Suffocated by Beauty: Istanbul 2024

إِنَّ اللهَ جَمِيلٌ يُحِبُّ الْجَمَالَ
“God is beautiful and loves Beauty“
What the voice inside you says is true: God’s Beauty is so deep it has the power to crush you.
Yeni Cami is different from the other mosques in Istanbul. Because it is open. Because it belongs to you. Mere minutes from your hotel. You walk to it in the early summer heat. It is dark, close to the time for isha, the night prayer. The taps outside the mosque where you do your ablutions have a European quality to it, reminding you of a fountain in an obscure Italian piazza. You climb the stone stairs to enter the mosque, the arched entrance greeting you with words from the Qur’an: “Your Lord has decreed upon Himself mercy.”
The interior is an open area where non-Muslim tourists sit calmly behind a low wooden gate, staring at the expansive ceiling of the masjid. You walk across the gate, your bare feet over the burgundy carpet lining the surface. Your comfort is natural. You have time to wander and absorb, feeling a solitude free of loneliness here. Staring above you where the names of God, his Messenger, and the Four Caliphs hang loftily, you can gaze into the hollowness of the green-red patterned dome and gaze at a universe contained completely within this structure. You remember someone asking you years ago why you remain a believer. You have no memory of your answer, although an answer comes to you right now: the primordial need to feel the stroke of Eternity’s hand on your cheek.

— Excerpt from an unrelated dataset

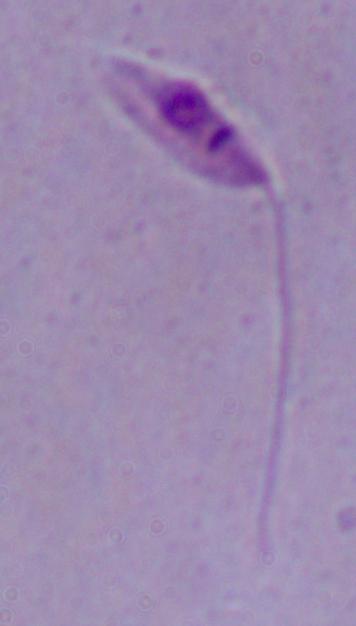 A Leishmania parasite is shown. Micrograph. Captured at 1000x magnification.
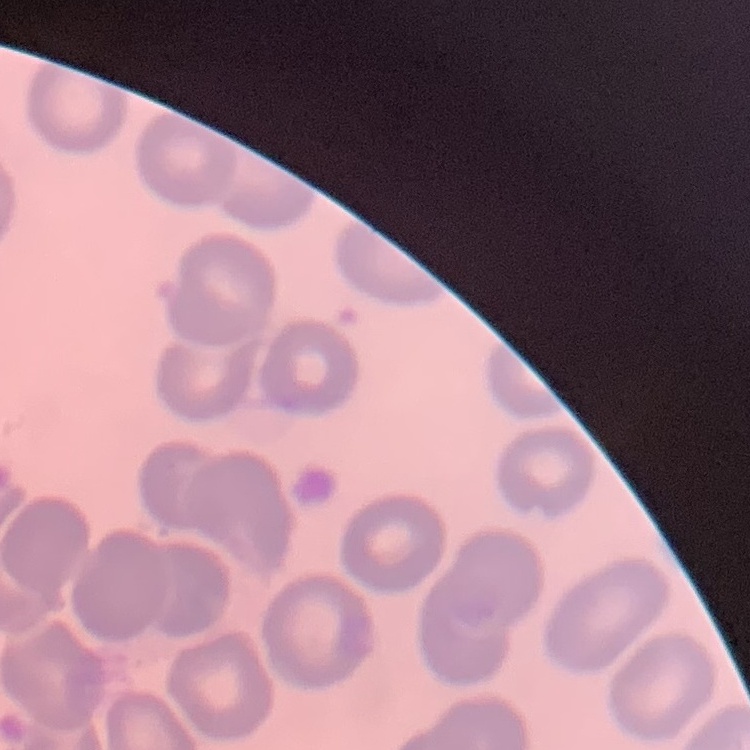

The erythrocytes exhibit no rouleaux formation. Thin blood smear. One tile cut from a larger photomicrograph. Field's or Giemsa stain.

You sit next to one of the large, blue-tiled marble columns. A fair-haired man with crooked teeth loudly recites Ayat al-Kursi. He’s admonished by the middle-aged, moustached muezzin to be quiet before prayers begin. The iqama is said, and you form a line for isha with the other worshippers. Once done, after you say your supererogatory rakaats, you sit and listen to the imam recite the Qu’ran. The verses are unfamiliar, but you close your eyes and absorb the mellifluous qira’at nevertheless.
You force yourselves to leave. You exit from where you entered, God’s mercy seeing you out. Eminönü is quiet. Lone motorcycles buzz over the cobblestones toward your hotel. Solitary cats fight each other for scraps. The lights of the storefronts selling nuts and lokum in the distance beyond the plaza guide you forward. You are seized by melancholy. When you go back, will you pray with the same enthusiasm you felt at Yeni Cami? Has Istanbul’s grandeur squeezed any sense that sacral loveliness could exist anywhere else?
Eid is a few days away. When you get back to Toronto, you’ll say your prayers in an abandoned warehouse converted into a mosque, a building still half-constructed despite having been a place of worship for years. Rough prayer mats will cover the basketball court created for the youngsters of a community you belong to but can never truly know. You will be reminded of every community centre, gym, banquet hall, and garage you’ve said Friday prayers in, where you’ve sat beside your father looking heavenward in his supplications seeking relief for the distress coming to this new world has given him. You’ll remember the drab ugliness of those places, those proxy musallas, and how they mirrored some secret sorrow in you, your displacement, your family’s loss of prestige and stability.
Before going to sleep, another memory: jummah in a garage somewhere in a North York strip mall. It is winter. No heat. We prostrate ourselves on thin prayer mats that barely shield us from the frigid concrete surface. When we finish, as we hustle outside to exit into the glacial winter, a man starts singing in Urdu. It is a naat, a song in praise of the Prophet. The lyrics are unfamiliar save for the words “ya Muhammad.” His voice lilts and carries itself into the wind as several other men join him.
You imagine that naat assuaging their pain, the same pain that your father carried inside him, of dislocation, of jobs gained and lost, of loss of honour in an indifferent land. You remember this now so acutely because it evokes what you just felt in Yeni Cami. The heart opening. An ugliness drowned by Al-Wadud, the Most Loving.
God loves what is beautiful. God loves what is damaged more. You ponder that as you sleep, imagining how, when you leave this city, when the memory of Yeni Cami fades, if in the cleavage of your cracked self you have the strength to let the light enter, to let the light within you emerge from the dark.